### Supplied entries

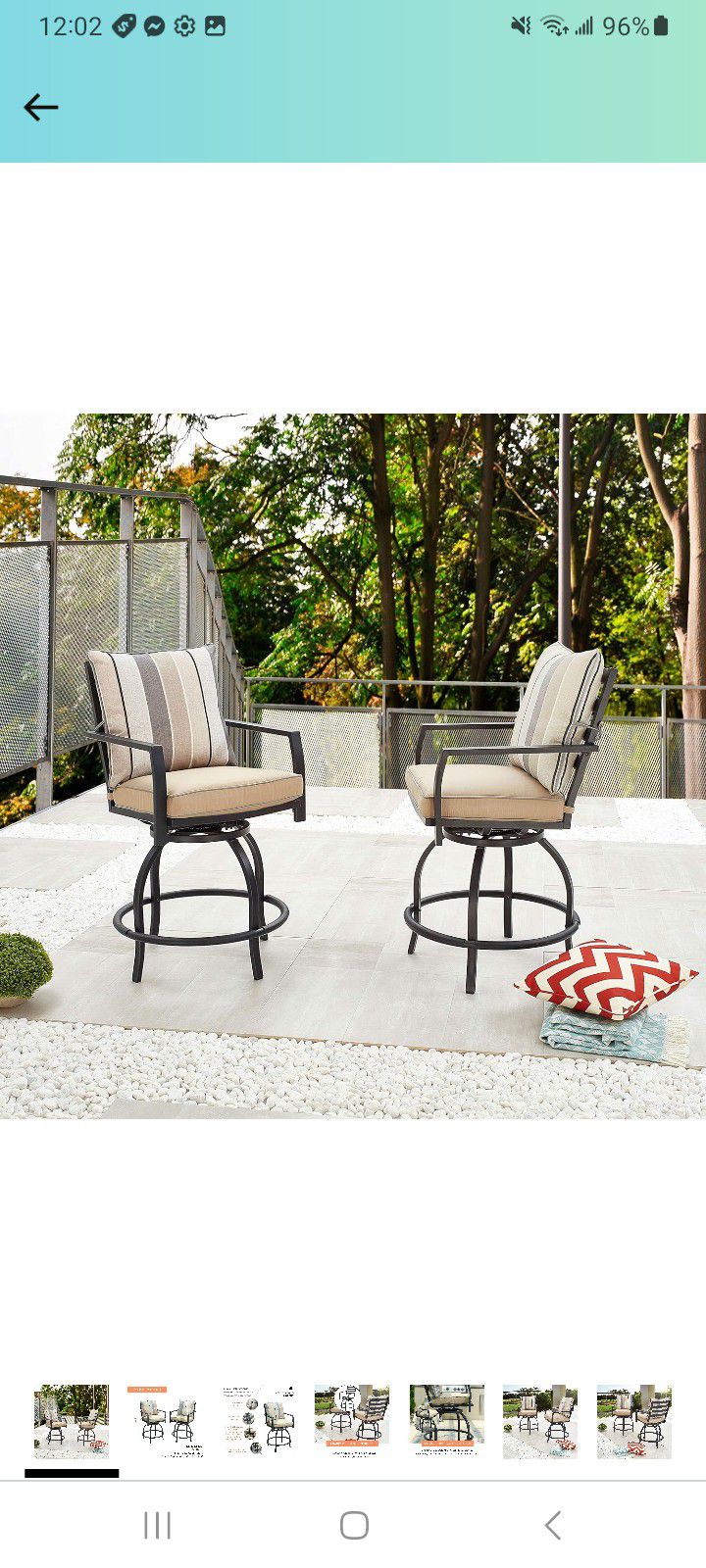 LOKATSE HOME Patio Bar Height Chairs, Outdoor Swivel Bar Stools Chairs with Seat and Back Cushions, High Swivel Armrest Bar Chair Set of 2

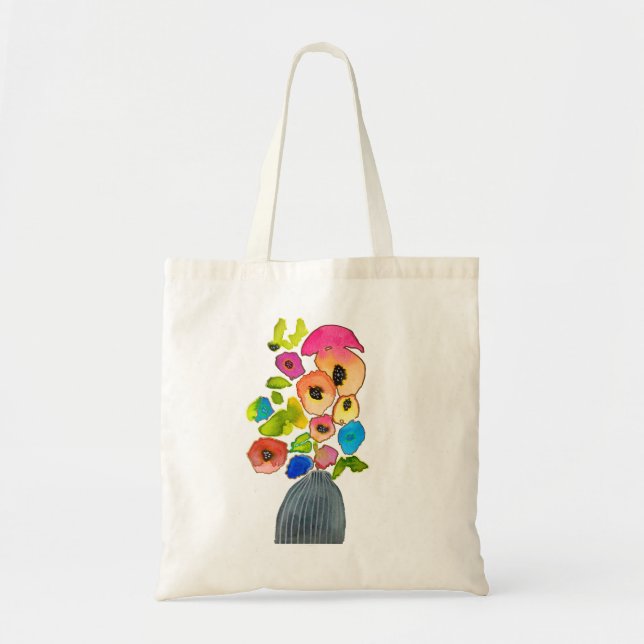 Floral watercolor colourful flowers tote bag (Front)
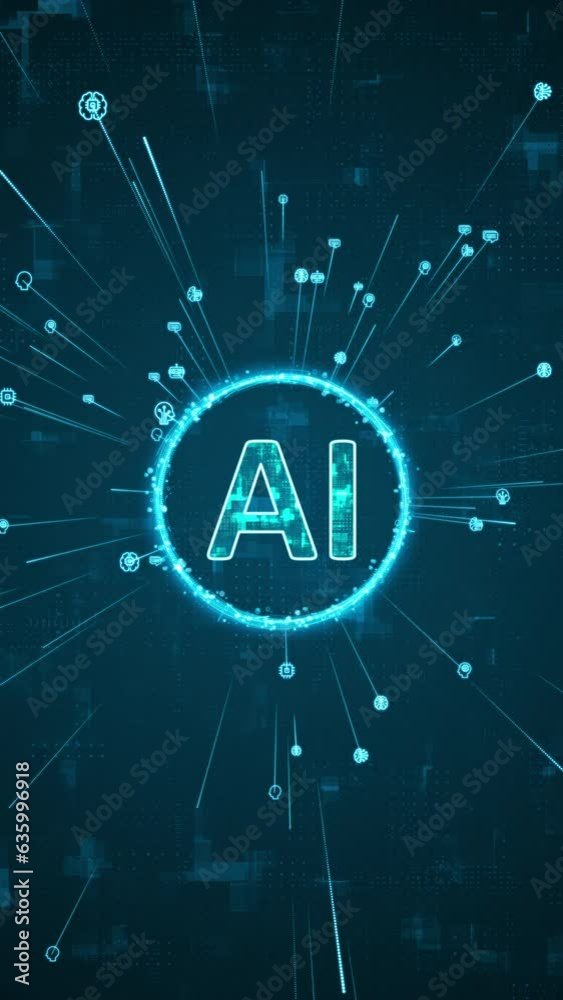 Poster motion graphic of blue digital ai logo and ai icons rotation around logo with ai icons spread and li
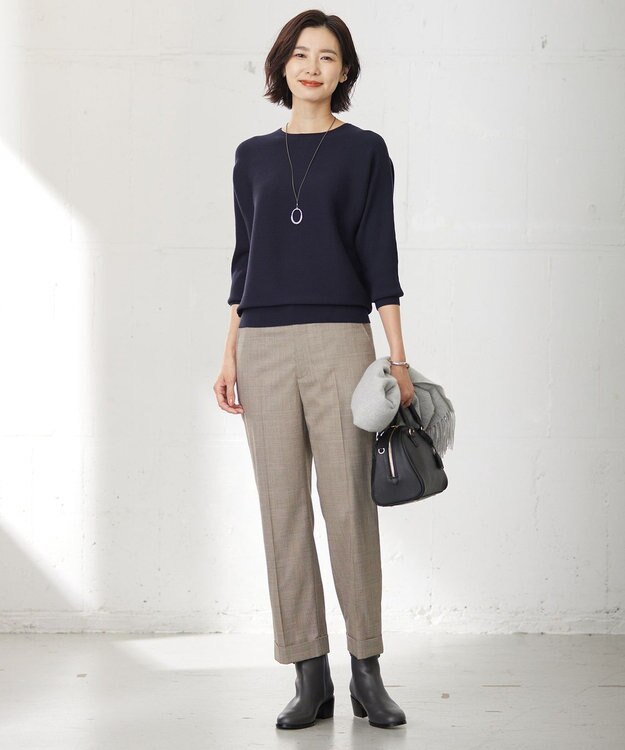 J.PRESS LADIES T/R/W グレンチェック パンツ ブラウン系3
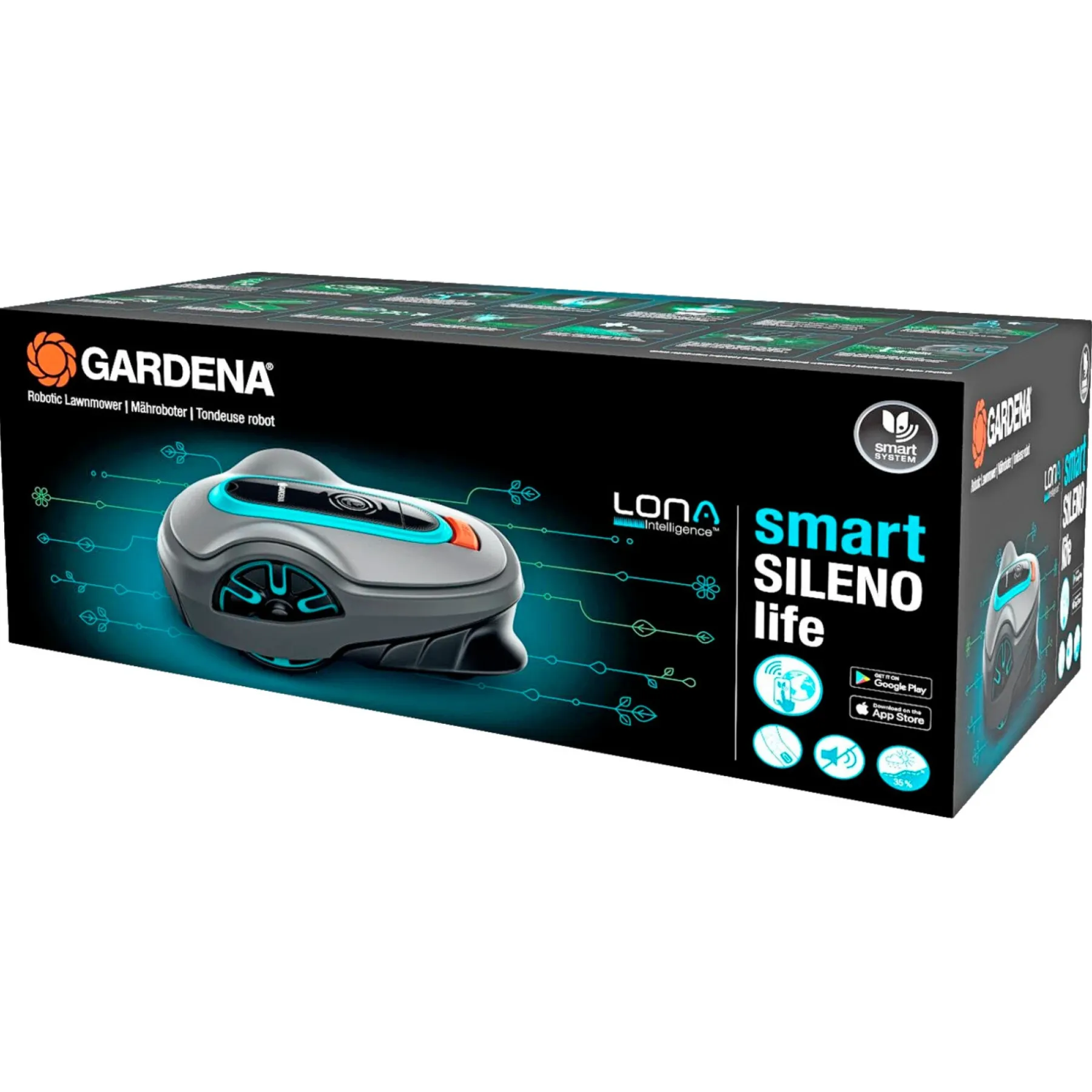 Robotplæneklippere ^ Gardena SMART SILENO LIFE 800 LONA ROBOTPLÆNEKLIPPER 800 M2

######

Request:
Copy out all of the material above, swapping every "Bar" for "Counter" and changing nothing else. Leave the pictures out.

Answer to the problem:
 LOKATSE HOME Patio Counter Height Chairs, Outdoor Swivel Counter Stools Chairs with Seat and Back Cushions, High Swivel Armrest Counter Chair Set of 2

 Floral watercolor colourful flowers tote bag (Front)
 Poster motion graphic of blue digital ai logo and ai icons rotation around logo with ai icons spread and li
 J.PRESS LADIES T/R/W グレンチェック パンツ ブラウン系3
 Robotplæneklippere ^ Gardena SMART SILENO LIFE 800 LONA ROBOTPLÆNEKLIPPER 800 M2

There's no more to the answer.